Mystical forces were at work tonight. They’ve been at work for the last ten years. Biblical forces, such as those that began to give the Labour Party victory when they started to get rid of their chinwhiskers.

Alastair Darling and Peter Mandelson first took razor to throat and others followed. There were a few that held out: Charles Clarke, David Blunkett, Margaret Beckett… But there is a truth of political life that maintains that the clean shaven face is more electable than those with a beard or moustache. We now have equity in the shaving stakes. That’s why the sensible money is going on a hung parliament at the next election.

Tonight, my lucky bottle of rum ran out at half-time of the Barcelona Liverpool match. I didn’t panic. I knew my bet was safe. I knew that one team would win and I was certain it couldn’t be the home side. You see, there are rules of football like there are rules of life. It’s that same rule as runs in politics. Men who don’t shave stand less of a chance.

Barcelona arrived at the ground looking like a team of Mexican banditos heading for the border to rustle themselves some meat before a night with the tavern whores. I’ve never seen a squad of professional footballers look so unshaven. What is it about today’s players that make them avoid the razor? I fancy it’s too much dogging and drinking tequila with IT girls but don’t you think it strange that footballers are always advertising shaving products that so few of them seem to know how to use them? Bobby Charlton never played a match unless he’d had a shave and the same was true for the great Stanley Matthews. I never saw a whisker on his chin.

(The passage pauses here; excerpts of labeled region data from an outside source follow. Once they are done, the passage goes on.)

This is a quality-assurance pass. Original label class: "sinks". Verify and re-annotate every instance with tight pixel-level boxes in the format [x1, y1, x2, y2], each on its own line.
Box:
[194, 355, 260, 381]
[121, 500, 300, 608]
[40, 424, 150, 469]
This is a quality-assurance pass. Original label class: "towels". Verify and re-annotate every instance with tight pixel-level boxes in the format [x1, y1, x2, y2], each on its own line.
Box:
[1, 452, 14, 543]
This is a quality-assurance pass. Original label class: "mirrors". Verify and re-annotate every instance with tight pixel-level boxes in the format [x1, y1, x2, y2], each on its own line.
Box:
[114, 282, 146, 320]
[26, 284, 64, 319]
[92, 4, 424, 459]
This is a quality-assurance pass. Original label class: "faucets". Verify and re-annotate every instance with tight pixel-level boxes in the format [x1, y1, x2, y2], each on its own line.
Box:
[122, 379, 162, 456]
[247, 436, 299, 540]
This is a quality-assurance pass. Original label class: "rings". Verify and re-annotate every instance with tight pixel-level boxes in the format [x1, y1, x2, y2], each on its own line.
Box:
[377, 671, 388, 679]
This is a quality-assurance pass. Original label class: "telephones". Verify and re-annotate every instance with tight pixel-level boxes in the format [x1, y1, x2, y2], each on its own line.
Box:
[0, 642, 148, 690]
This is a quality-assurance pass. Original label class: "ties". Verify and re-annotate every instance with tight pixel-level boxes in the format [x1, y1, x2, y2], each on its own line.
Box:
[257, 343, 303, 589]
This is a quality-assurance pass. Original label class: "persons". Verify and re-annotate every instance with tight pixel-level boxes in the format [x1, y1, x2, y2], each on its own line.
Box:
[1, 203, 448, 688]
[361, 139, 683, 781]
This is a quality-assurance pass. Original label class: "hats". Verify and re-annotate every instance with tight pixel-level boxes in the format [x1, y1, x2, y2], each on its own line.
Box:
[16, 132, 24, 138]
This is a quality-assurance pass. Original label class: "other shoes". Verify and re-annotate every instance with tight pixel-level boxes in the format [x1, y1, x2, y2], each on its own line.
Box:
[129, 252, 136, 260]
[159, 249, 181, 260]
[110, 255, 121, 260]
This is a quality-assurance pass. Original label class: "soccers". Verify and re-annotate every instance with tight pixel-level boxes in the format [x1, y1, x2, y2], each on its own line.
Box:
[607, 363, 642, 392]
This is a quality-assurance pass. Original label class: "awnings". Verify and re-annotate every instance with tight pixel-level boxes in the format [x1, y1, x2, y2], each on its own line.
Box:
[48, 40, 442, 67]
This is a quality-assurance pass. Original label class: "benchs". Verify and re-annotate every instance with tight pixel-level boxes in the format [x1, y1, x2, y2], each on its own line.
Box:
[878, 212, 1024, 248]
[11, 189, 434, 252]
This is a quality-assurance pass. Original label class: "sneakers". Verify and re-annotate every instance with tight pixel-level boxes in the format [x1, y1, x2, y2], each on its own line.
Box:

Yet Barcelona seem to have taken their cue from coach Frank Rijkaard whose snake-tressed appearance makes him look like he’s fallen straight from the pages of Greek myth. And before you go saying anything about me, Forks may have a beard but it's well groomed. You could enter my chin into a dog show and it would come away with best of breed. That’s more than can be said about Deco’s chin.

Some of these footballers need less time with their WAGs and more time with some WAG – water and Gillette.